Se dirigieron a la cocina para dejar la palanca y el martillo en la caja de herramientas y entraron luego en el dormitorio de Don Antonio. Sobre la cama junto a la chaqueta estaba la cartera. Ángel intentó abrirla, pero la cerradura no respondió.

—Habrá que mirar en los bolsillos de sus pantalones —comentó Mario viendo que las llaves no aparecían después de registrar la chaqueta.

Ángel se sobresaltó al oírle. En realidad ninguno deseaba volver a enfrentarse con el escenario del trágico suceso. Salir de esa casa cuanto antes era lo único que deseaban, pero sin el cuaderno negro no podían irse.

El despacho mostraba un aspecto terrible con el armario torcido, medio vacíos los estantes, la escalera caída junto al sofá, las botellas rotas con los cristales esparcidos sobre la mesa de despacho, por el suelo y hasta por encima del cuerpo de Don Antonio que aplastaba con su cuello la silla rota del visitante. Se acercaron al cadáver. Tuvieron que hacer verdaderos equilibrios para no pisar el aceite que empapaba y aún seguía escurriéndose por el entarimado. Con muchísimo cuidado, tratando de tocarle lo menos posible y la respiración contenida, cada uno por un lado hurgó en un bolsillo hasta dar con las llaves. Abrieron la cartera. Allí estaba el cuaderno negro.

—Lo quemaremos —dijo Mario.

—¿Ahora? —preguntó Ángel.

—No. Ve a la cocina a por cerillas, mientras yo volveré a dejar las llaves en su sitio. Lo haremos en la Quinta Julieta.

La lluvia aún les acompañó en su carrera hasta la parada del tranvía. El trayecto era largo, así es que se acomodaron. Iban sentados y Mario al lado de la ventanilla veía cómo el temporal comenzaba a amainar y las calles volvían a llenarse de gente. Todo había ocurrido con una rapidez inusitada y de forma diferente a lo programado en sus confabulaciones.
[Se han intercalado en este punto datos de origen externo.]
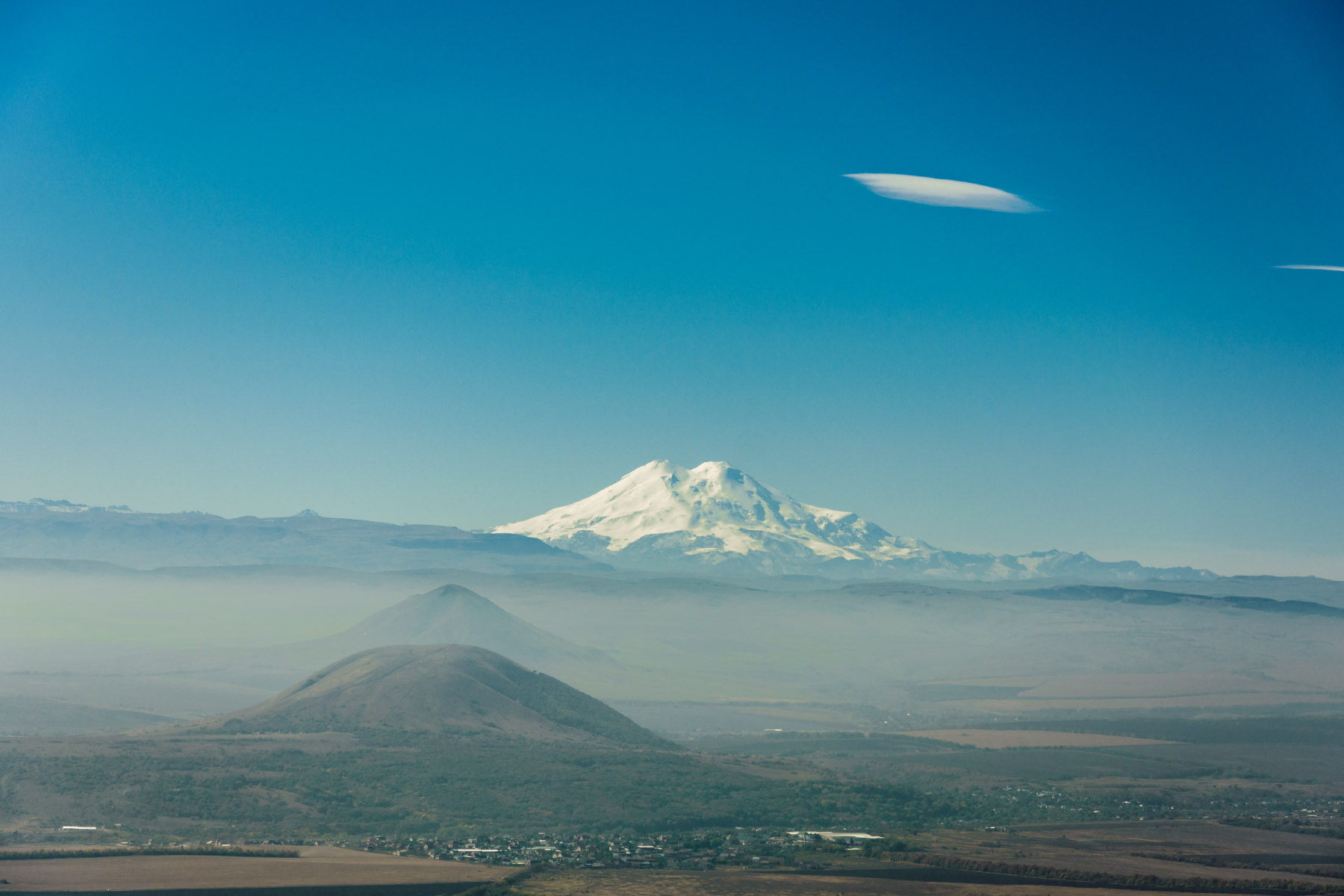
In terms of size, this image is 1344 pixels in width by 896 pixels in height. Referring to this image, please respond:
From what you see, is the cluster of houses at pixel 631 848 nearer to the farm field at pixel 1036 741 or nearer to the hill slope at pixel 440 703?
the hill slope at pixel 440 703

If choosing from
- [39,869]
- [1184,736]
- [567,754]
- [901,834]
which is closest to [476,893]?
[39,869]


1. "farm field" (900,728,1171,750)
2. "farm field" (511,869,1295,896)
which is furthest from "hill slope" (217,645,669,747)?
"farm field" (511,869,1295,896)

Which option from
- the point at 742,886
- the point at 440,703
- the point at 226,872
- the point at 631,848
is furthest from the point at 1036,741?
the point at 226,872

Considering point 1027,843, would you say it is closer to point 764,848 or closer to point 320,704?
point 764,848

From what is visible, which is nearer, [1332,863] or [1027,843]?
[1332,863]

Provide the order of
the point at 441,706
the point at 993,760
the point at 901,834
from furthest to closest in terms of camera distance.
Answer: the point at 993,760 → the point at 441,706 → the point at 901,834

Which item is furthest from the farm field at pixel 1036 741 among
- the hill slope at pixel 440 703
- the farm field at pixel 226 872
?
the farm field at pixel 226 872

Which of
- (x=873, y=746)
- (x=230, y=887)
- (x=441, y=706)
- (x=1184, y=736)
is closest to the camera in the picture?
(x=230, y=887)
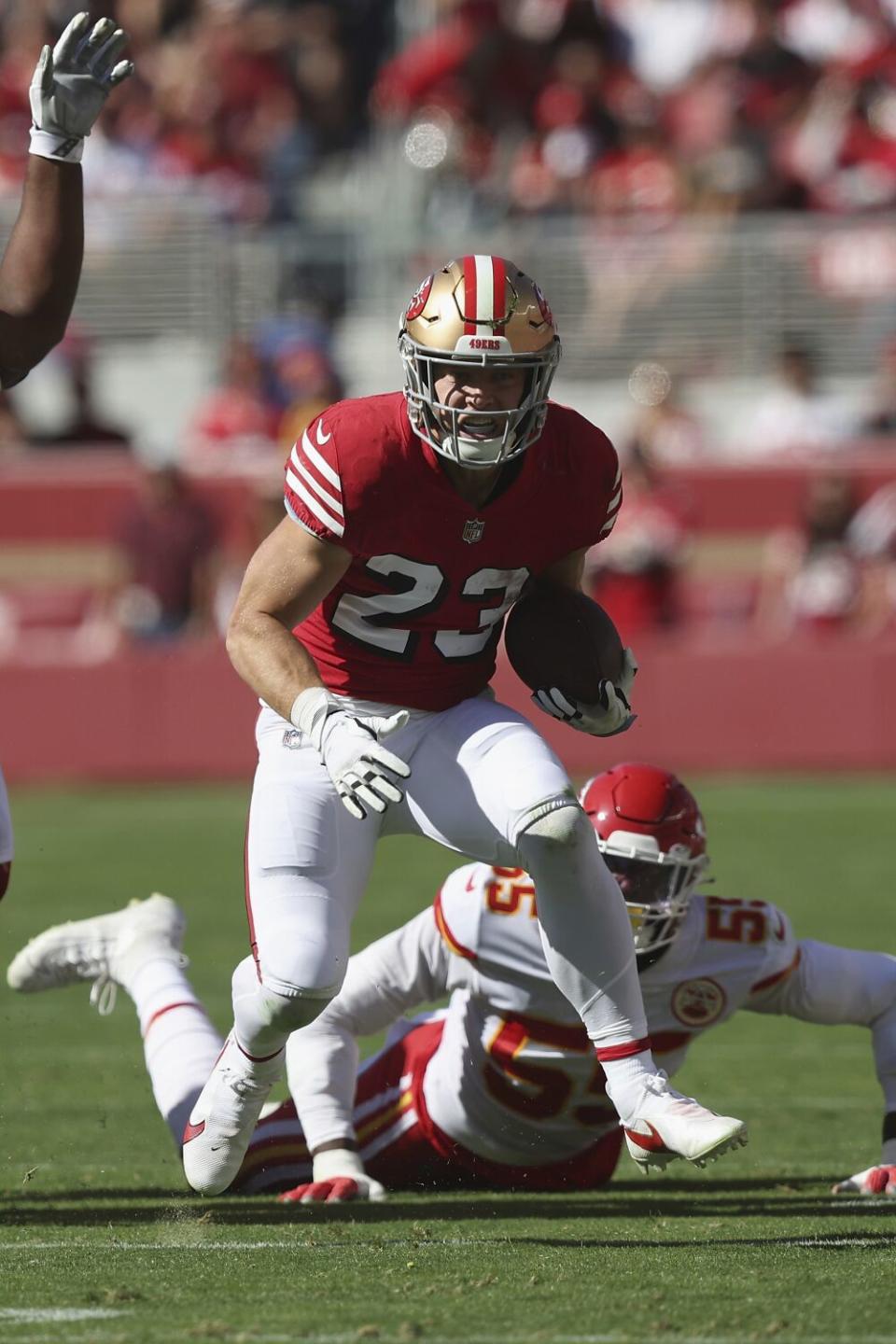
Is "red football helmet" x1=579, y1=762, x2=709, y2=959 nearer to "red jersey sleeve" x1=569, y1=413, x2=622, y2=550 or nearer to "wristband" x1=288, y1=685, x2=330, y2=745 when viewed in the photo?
"red jersey sleeve" x1=569, y1=413, x2=622, y2=550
Pero el resultado no había variado y la realidad, mucho más despiadada que lo imaginado por ellos con tanto detalle, se alzaba formando un enorme muro que impedía el paso de cualquier otro pensamiento. No había cabida en su cabeza para otra cosa que no fuera la escenificación repetida una y otra vez de los momentos vividos en esa casa. Desde que salieron de la oficina de Don Antonio no habían pronunciado palabra. Las emociones de uno y otro eran demasiado fuertes para exteriorizarlas y permanecían contenidas como el vapor en una olla cerrada. Eran las siete de la tarde y un sol tardío se dejó ver fugazmente antes de meterse en una nube que lo llevase a su ocaso. Dos horas habían pasado desde que se encontraron en la esquina de la calle Terminillo. Dos intensas horas en las que la muerte se había colado entre los instantes de un tiempo dejando en nada la semana transcurrida durante la que tanto habían hablado y tan poco dormido. La tensión continuaba martilleando sus sienes y atirantando la misma piel de sus cuerpos, casi a punto de estallar. Esa sobrexcitación les mantenía en una actitud de falsa serenidad, aunque estaban a punto de derrumbarse.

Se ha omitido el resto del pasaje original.